Wilson points to Brian and Paula Lesage and their families, who took him in after graduating from high school.
“They’ve done a tremendous amount to help me get on my feet. So it wasn’t a one-man job,” he says.
“I did have a lot of determination of my own, but it took a lot of people helping me out to get me to where I am today.”
Without money to fall back on after graduating from Abbotsford Virtual School, Wilson set to work installing cabinetry and woodwork in downtown Vancouver. The work was labour-intensive, and after a few years Wilson realized there had to be a better way to make a living.
With the little cash he’d saved and assistance from Agreements with Young Adults – a program available to youth who were previously in foster care or on a Youth Agreement, Wilson enrolled at UFV with an eye on a business major. A few science classes and one instrumental instructor later, everything changed.
“I’ve always been curious about the world around me. In my first year the original goal was just to get an education so I didn’t need to keep doing manual labour,” he admits.
“For me it was just an expectation that this was going to be a replacement for work and I would put in 40 or 50 hours a week, so that’s what I did. And that’s what success ultimately comes down to: how much time and energy and effort you put in.”
He credits an early class with Dr. Pedro Montoya-Pelaez for steering him into chemistry, a subject he enjoyed as a teenager.
Their relationship continued throughout Wilson’s undergraduate experience.
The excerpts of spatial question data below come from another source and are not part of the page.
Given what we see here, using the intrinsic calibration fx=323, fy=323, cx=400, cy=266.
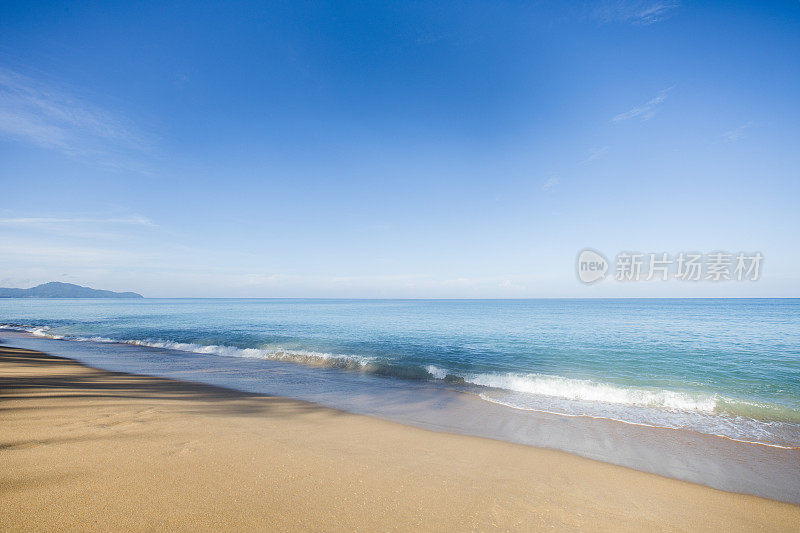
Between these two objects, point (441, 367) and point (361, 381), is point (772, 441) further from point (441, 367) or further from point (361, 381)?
point (361, 381)

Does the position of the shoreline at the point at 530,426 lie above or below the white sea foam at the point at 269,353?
above

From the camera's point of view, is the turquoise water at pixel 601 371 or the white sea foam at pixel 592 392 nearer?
the turquoise water at pixel 601 371

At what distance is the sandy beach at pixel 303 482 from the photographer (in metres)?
3.80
He extended his network of inspirational professors by embracing research opportunities alongside Dr. Noham Weinberg and Dr. Cory Beshara.
They made it very easy to come to class and sit in lectures. I’m not going to lie and say every single course was an enjoyable experience for me — but the vast majority were enjoyable because I had great professors.
Wilson recently returned from presenting his research at the Canadian Society for Chemistry’s 100th conference in Toronto.
“We’re simulating the effect of pressure on small organic liquids, and we’ve come up with a method for calculating what happens to the vibrational frequencies in these molecules at high pressure. It’s pretty cool.” he explains.
He plans to attend graduate school this fall. From there, he wants to earn a PhD before working in either the pharmaceutical industry or as a university professor. His love for teaching developed while working in UFV’s Supported Learning Groups program. Running sessions on organic chemistry, he saw an opportunity to help others, just like others helped him.
“I got a lot of fulfillment from that.”
As for advice for other students hoping to find similar academic success, Wilson sees no shortcuts.
“There’s nothing that really beats hard work,” he suggests.
“Believe in yourself and let other people help you. No matter what your background might be, you can succeed. It just takes a little effort.”